Teaching roundup, 2018-2022
I just finished cleaning up some older course websites and (finally!) switching all my stuff to use HTTPS. In honor of that, here’s a roundup of all the courses I’ve taught in the last four years.
- In fall 2018, I designed and taught a grad seminar, “Languages and Abstractions for Distributed Programming”. My students and I wrote a group blog that got some praise. Here’s the retrospective blog post.
- In fall 2019, at the start of my second year, I designed and taught another grad seminar, “SMT Solving and Solver-Aided Systems”. This one has a retrospective blog post, too.
- In winter 2020, I taught “Programming Abstractions: Python”, an almost-introductory, kinda data-sciencey, Python course for undergrads. The course design and most of the materials I used were based on ones created by my colleague Luca de Alfaro.

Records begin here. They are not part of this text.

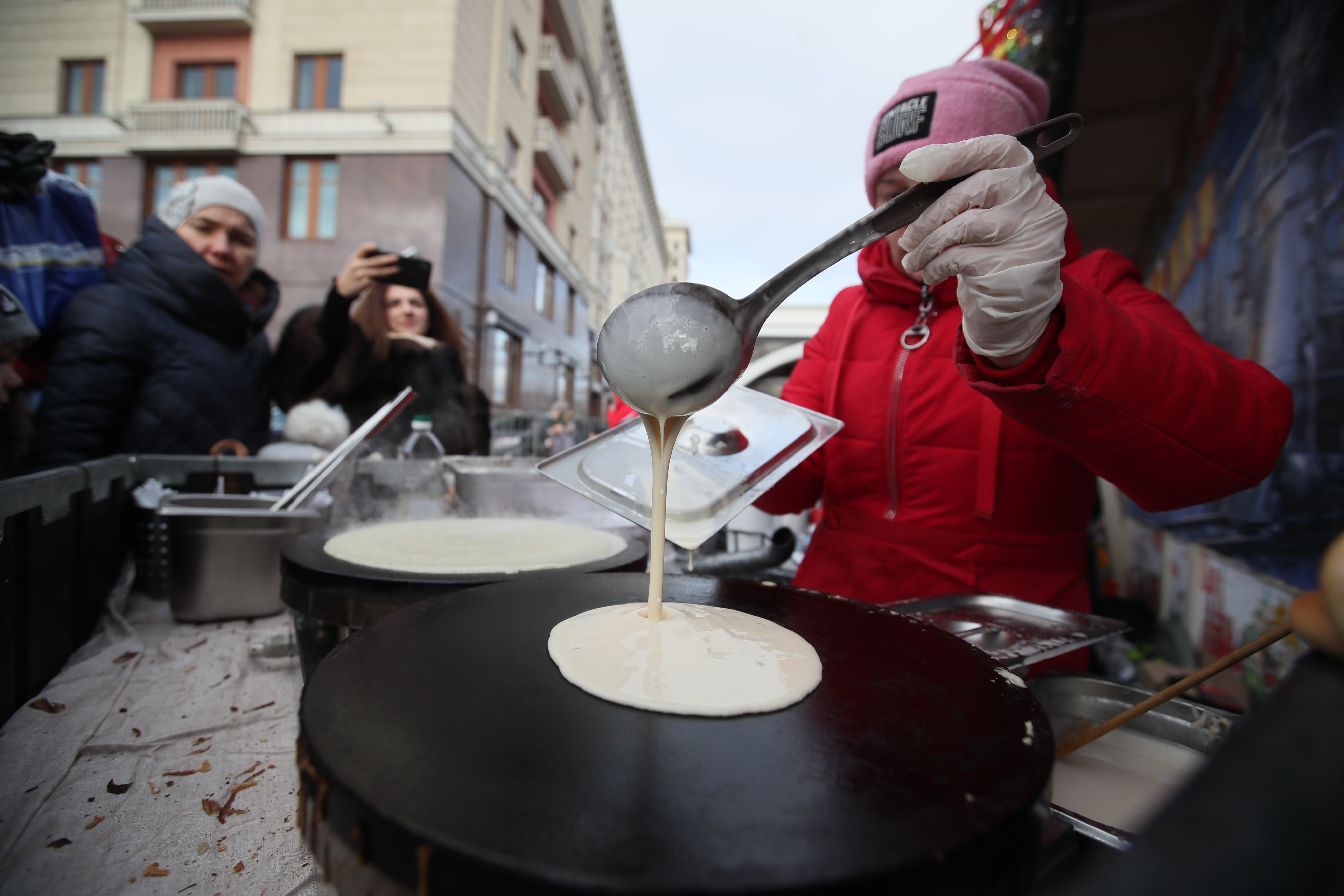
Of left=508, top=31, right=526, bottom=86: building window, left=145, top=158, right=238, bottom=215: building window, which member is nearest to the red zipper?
left=145, top=158, right=238, bottom=215: building window

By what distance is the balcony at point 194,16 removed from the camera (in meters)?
7.81

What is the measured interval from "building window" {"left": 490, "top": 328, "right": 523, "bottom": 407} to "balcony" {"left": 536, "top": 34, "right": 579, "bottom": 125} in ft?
20.6

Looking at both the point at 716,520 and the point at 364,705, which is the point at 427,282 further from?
the point at 364,705

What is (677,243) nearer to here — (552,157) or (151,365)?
(552,157)

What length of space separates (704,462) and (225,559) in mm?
1562

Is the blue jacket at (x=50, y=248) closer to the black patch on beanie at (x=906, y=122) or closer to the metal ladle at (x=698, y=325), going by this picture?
the metal ladle at (x=698, y=325)

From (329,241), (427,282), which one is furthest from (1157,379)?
(329,241)

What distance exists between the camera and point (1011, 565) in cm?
154

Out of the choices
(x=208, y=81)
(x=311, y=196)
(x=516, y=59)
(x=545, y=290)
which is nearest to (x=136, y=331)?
(x=311, y=196)

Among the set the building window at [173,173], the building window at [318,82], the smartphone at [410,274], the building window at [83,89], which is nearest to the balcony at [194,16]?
the building window at [318,82]

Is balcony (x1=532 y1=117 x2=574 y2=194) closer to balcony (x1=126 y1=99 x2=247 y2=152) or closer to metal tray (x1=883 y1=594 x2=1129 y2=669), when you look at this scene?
balcony (x1=126 y1=99 x2=247 y2=152)

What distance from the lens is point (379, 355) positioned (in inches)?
219

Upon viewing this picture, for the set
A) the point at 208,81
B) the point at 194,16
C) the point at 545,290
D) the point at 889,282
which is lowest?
the point at 889,282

- I’ve taught undergrad distributed systems four times: spring 2019, spring 2020, spring 2021, and fall 2021. I created my own materials for this course, based on my colleague Peter Alvaro’s course design. The first time I taught the course, I had an optional zine-making project – check out the delightful zines my students made! Here’s a blog post about the zine project, which was inspired by Cynthia Taylor’s zine assignments for her operating systems and networking courses. Later, Pete Peterson adopted the zine project idea for his infosec course, and I eventually incorporated the idea into my CAREER grant proposal.
- In spring 2020 and spring 2021, I taught my distributed systems course live on Twitch! I blogged about my streaming setup and about how it went. You can watch all my distributed systems lectures from 2020 and 2021 on YouTube, and I still answer people’s questions in YouTube comments pretty often. Someday I’ll write up a FAQ.
- I’ve taught graduate distributed systems twice, in fall 2020 and fall 2021. Both times, I used a structured in-class discussion process based on an approach developed by Norman Ramsey, Kathleen Fisher, and Matt Ahrens in their courses taught at Tufts. My students created public wikis about the papers we read.
- Finally, in spring 2022 I taught undergrad programming languages for the first time (!). My colleague Owen Arden designed this course, which is heavily inspired by PL courses taught by Ranjit Jhala and Nadia Polikarpova at UC San Diego.
And that’s the last four years of teaching! In 2022-23, I’m scheduled to teach another grad seminar (maybe about distributed systems verification, but I’ll decide later) in winter, and undergrad PL again in spring.